Spatial reasoning question records:

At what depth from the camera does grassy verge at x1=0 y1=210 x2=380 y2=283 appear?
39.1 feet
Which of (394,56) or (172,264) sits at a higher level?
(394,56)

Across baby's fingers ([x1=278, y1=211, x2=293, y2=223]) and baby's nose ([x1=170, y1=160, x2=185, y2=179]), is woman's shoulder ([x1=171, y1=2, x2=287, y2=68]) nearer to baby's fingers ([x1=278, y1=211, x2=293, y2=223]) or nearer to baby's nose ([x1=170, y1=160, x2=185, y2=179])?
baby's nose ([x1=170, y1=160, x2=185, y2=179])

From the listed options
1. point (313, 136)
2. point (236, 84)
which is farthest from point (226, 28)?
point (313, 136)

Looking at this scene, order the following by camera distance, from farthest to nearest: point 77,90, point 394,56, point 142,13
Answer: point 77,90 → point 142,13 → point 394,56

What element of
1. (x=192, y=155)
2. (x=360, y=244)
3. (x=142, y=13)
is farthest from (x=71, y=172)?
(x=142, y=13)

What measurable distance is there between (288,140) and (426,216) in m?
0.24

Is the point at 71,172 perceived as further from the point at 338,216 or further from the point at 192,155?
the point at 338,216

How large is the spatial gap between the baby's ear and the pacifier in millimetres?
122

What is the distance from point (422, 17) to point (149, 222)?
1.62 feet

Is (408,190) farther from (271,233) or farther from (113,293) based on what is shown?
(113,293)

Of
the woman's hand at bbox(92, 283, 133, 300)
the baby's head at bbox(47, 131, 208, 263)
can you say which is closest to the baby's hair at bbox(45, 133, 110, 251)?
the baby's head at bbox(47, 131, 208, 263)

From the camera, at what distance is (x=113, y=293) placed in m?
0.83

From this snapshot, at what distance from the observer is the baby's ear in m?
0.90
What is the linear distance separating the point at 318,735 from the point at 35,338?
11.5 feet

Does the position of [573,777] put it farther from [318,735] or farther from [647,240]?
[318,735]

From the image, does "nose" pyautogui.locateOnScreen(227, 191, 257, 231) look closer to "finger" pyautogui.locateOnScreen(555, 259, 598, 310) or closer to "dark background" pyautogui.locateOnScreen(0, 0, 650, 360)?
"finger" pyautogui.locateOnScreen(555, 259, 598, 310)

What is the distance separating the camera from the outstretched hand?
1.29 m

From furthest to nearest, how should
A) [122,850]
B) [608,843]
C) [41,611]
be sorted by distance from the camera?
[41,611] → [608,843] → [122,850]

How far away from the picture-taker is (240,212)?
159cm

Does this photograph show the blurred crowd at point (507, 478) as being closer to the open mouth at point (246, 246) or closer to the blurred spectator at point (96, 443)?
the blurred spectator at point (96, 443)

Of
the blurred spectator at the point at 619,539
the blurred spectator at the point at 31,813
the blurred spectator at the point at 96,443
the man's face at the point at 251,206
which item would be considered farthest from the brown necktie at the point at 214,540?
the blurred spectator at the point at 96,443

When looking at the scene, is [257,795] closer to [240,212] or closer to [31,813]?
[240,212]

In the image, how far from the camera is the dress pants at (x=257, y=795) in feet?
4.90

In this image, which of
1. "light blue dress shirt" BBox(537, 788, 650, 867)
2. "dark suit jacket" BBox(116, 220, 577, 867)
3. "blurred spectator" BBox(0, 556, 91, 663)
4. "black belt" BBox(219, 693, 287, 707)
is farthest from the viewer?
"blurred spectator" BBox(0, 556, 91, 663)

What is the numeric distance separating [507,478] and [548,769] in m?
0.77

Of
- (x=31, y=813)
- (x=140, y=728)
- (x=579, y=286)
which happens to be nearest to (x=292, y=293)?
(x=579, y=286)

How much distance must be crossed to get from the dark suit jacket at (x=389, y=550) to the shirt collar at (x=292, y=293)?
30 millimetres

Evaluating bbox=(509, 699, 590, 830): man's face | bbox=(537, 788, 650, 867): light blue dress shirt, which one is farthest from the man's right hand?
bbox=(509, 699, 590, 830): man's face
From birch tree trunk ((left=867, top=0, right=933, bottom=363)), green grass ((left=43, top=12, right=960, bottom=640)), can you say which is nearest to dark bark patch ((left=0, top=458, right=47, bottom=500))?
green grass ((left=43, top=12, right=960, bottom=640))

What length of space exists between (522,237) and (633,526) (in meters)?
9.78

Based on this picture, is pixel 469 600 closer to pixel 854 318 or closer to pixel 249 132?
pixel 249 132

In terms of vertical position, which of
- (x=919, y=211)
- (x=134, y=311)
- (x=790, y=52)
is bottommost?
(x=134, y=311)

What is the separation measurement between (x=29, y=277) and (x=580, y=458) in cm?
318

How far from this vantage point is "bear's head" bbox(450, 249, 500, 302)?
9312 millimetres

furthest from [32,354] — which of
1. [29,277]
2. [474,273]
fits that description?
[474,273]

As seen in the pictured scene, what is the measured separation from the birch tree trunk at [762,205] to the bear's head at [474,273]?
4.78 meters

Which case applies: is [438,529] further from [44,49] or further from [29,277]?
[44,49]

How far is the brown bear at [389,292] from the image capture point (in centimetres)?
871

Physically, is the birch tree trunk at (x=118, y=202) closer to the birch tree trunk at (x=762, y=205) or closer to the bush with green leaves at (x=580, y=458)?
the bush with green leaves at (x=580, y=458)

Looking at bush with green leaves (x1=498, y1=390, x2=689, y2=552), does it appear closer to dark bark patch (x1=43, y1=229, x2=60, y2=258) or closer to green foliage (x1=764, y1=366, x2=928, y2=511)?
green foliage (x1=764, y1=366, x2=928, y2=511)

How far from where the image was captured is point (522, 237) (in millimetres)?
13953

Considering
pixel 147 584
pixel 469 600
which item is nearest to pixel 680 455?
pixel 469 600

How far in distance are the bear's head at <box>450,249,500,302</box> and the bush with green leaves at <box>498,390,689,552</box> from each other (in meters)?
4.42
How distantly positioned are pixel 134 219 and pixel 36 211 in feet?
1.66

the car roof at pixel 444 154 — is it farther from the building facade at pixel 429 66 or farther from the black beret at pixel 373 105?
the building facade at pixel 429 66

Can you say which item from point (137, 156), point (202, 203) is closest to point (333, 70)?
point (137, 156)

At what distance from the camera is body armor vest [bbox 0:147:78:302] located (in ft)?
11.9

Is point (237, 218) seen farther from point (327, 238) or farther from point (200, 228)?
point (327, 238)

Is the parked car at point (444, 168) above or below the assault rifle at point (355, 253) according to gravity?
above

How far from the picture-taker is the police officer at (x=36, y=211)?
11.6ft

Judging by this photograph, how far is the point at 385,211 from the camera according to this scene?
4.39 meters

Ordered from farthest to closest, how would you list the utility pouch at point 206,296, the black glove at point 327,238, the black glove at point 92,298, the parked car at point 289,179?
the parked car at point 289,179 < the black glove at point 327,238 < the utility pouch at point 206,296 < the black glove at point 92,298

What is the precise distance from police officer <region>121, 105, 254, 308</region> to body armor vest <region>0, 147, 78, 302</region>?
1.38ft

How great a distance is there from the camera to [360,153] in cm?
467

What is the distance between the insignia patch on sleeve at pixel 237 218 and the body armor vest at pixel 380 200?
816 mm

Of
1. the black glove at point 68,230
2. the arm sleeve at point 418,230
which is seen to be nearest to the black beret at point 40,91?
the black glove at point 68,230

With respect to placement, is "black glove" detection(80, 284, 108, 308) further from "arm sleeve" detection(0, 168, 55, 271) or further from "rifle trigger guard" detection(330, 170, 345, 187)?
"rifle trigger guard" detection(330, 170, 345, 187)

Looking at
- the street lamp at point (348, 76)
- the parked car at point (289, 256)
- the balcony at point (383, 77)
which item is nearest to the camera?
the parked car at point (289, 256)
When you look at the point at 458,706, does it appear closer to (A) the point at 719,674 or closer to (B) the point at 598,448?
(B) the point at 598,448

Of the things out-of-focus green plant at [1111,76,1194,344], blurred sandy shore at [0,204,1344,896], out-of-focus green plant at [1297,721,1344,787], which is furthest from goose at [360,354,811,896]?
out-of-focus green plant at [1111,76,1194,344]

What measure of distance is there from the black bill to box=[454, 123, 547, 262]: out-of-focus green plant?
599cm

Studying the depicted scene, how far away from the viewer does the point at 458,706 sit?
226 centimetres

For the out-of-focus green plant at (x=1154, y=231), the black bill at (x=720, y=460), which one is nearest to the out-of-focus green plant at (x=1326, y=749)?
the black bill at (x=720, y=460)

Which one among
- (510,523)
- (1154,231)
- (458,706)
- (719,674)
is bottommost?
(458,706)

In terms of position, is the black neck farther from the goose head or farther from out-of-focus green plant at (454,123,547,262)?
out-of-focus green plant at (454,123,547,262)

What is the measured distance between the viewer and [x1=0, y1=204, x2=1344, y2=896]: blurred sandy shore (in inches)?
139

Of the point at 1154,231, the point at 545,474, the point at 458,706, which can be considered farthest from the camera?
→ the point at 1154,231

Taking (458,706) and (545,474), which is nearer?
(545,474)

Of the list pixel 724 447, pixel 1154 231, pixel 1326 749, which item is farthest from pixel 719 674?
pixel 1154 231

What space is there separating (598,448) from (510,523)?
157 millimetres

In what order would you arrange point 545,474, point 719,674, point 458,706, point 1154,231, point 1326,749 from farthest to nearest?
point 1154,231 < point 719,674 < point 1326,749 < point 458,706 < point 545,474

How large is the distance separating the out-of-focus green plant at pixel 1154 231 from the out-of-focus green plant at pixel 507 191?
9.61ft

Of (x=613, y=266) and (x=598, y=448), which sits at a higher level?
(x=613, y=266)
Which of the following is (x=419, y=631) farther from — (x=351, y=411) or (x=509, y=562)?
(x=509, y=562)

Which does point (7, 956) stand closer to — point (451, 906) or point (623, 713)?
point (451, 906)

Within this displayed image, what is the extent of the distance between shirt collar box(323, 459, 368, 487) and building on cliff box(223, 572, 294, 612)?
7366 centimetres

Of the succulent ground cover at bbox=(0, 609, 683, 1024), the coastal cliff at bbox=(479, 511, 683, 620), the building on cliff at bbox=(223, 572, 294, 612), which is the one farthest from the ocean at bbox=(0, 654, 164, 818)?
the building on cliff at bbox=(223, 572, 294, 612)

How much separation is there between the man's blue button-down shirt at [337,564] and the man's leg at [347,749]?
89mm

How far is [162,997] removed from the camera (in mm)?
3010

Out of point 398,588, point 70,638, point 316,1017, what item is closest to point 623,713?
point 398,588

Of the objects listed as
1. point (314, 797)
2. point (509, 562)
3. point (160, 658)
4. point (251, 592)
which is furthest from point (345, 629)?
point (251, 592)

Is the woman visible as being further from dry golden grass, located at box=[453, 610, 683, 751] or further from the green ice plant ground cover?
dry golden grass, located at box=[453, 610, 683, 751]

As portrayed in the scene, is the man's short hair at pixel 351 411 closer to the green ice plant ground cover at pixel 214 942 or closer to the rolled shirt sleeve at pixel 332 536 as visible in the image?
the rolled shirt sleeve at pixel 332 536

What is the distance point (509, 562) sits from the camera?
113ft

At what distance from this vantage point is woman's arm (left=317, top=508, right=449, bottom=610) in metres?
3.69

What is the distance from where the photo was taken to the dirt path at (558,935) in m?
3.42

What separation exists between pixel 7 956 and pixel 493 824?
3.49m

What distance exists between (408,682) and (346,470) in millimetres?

- [Goal of the exercise]
Copy the lines of the records above verbatim, from the line containing "Within this displayed" through the line containing "7366 centimetres", including both of those lines.

- [Answer]
Within this displayed image, what is the extent of the distance between shirt collar box(323, 459, 368, 487) and building on cliff box(223, 572, 294, 612)?
7366 centimetres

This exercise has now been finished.